The following outstanding options, warrants, preferred stock and convertible note shares were excluded from the computation of basic and diluted net loss per share for the periods presented because including them would have had an anti-dilutive effect.

 

    Quarter ended July 31,  
    2013     2012  
             
Warrants to purchase common stock     3,564,636       287,943  
Convertible preferred shares outstanding     2,417,101       71,262  
Options to purchase common stock     51,103       18,725  
Restricted stock grants     13,975       6,194  
Convertible note shares outstanding     -       98  

 

Fair Value

 

The Company records its financial assets and liabilities in accordance with the Financial Accounting Standards Board (“FASB”) Accounting Standards Codification (“ASC”) 820 Fair Value Measurements. The Company's balance sheet includes the following financial instruments: cash and cash equivalents, short-term notes payable, convertible preferred stock and convertible notes. The Company considers the carrying amount of its cash and cash equivalents and short-term notes payable to approximate fair value due to the short-term nature of these instruments. The Company did not elect the fair value option and records the carrying value of its convertible notes at amortized cost in accordance with ASC 470-20.

 

Accounting for fair value measurements involves a single definition of fair value, along with a conceptual framework to measure fair value, with a fair value defined as "the price that would be received to sell an asset or paid to transfer a liability in an orderly transaction between market participants at the measurement date." The fair value measurement hierarchy consists of three levels:

 

Level one Quoted market prices in active markets for identical assets or liabilities;
Level two Inputs other than level one inputs that are either directly or indirectly observable, and
Level three Unobservable inputs developed using estimates and assumptions; which are developed by the reporting entity and reflect those assumptions that a market participant would use.

 

The Company’s balance sheet includes the following financial instruments: cash and cash equivalents, short-term notes payable, convertible preferred stock and convertible notes.
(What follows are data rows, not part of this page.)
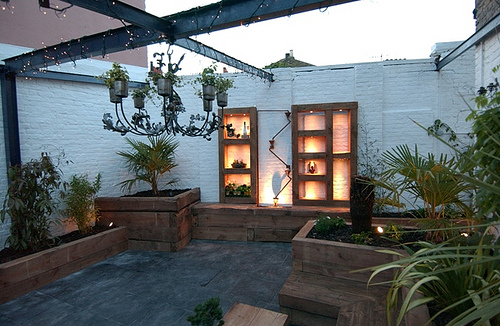 outside-rooms-garden-design-67_5 Външни стаи градински дизайн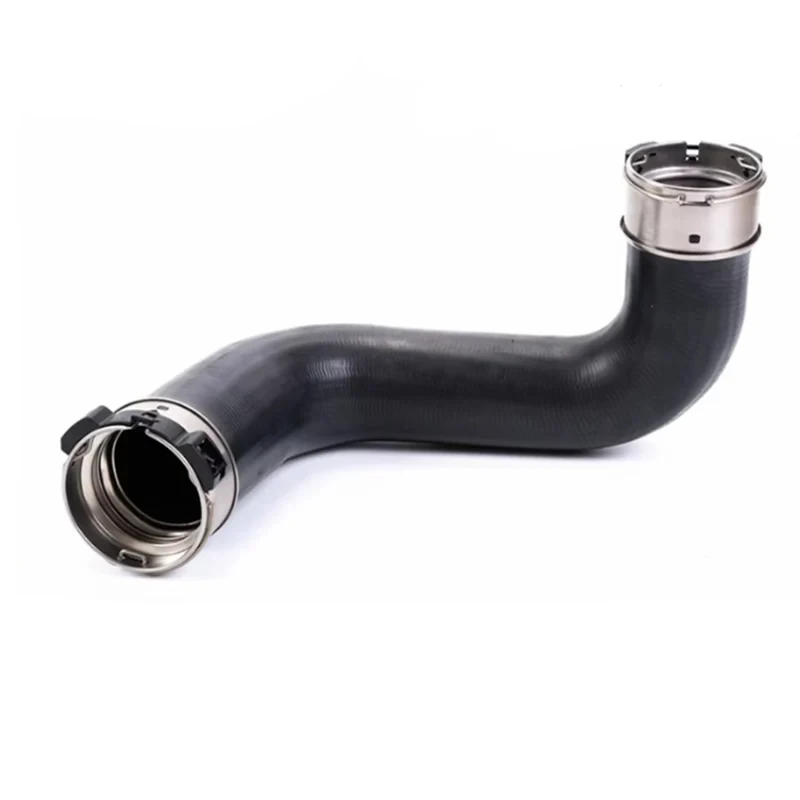 

Совершенно новый впускной шланг Boost 14463-5x02b 144635x02b для Nissan Np300 Navara Pathfinder III 2005-14463-5x04b 14463-5x00b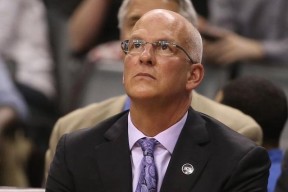 PG电子-费德勒遭遇十二连败，加拿大队教练面临压力！的简单介绍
The Company considers the carrying amount of its cash and cash equivalents and short-term notes payable to approximate fair value due to the short-term nature of these instruments. It is not practicable for the Company to estimate the fair value of its convertible notes as such estimates cannot be made without incurring excessive costs, but management believes the difference between fair value and carrying value to not be material.

 

Recent Accounting Pronouncements

 

In July 2013, the FASB issued ASU No. 2013-11, Income Taxes (Topic 740): Presentation of an Unrecognized Tax Benefit When a Net Operating Loss Carryforward, a Similar Tax Loss, or a Tax Credit Carryforward Exists. ASU No. 2013-11 requires entities to present in the financial statements an unrecognized tax benefit, or a portion of an unrecognized tax benefit as a reduction to a deferred tax asset for a net operating loss carryforward, a similar tax loss, or a tax credit carryforward except to the extent such items are not available or not intended to be used at the reporting date to settle any additional income taxes that would result from the disallowance of a tax position. In such instances, the unrecognized tax benefit is required to be presented in the financial statements as a liability and not be combined with deferred tax assets. This guidance is effective prospectively for fiscal years, and interim periods within those years, beginning after December 15, 2013. The Company does not expect the adoption of this guidance to have a material impact on its financial statements.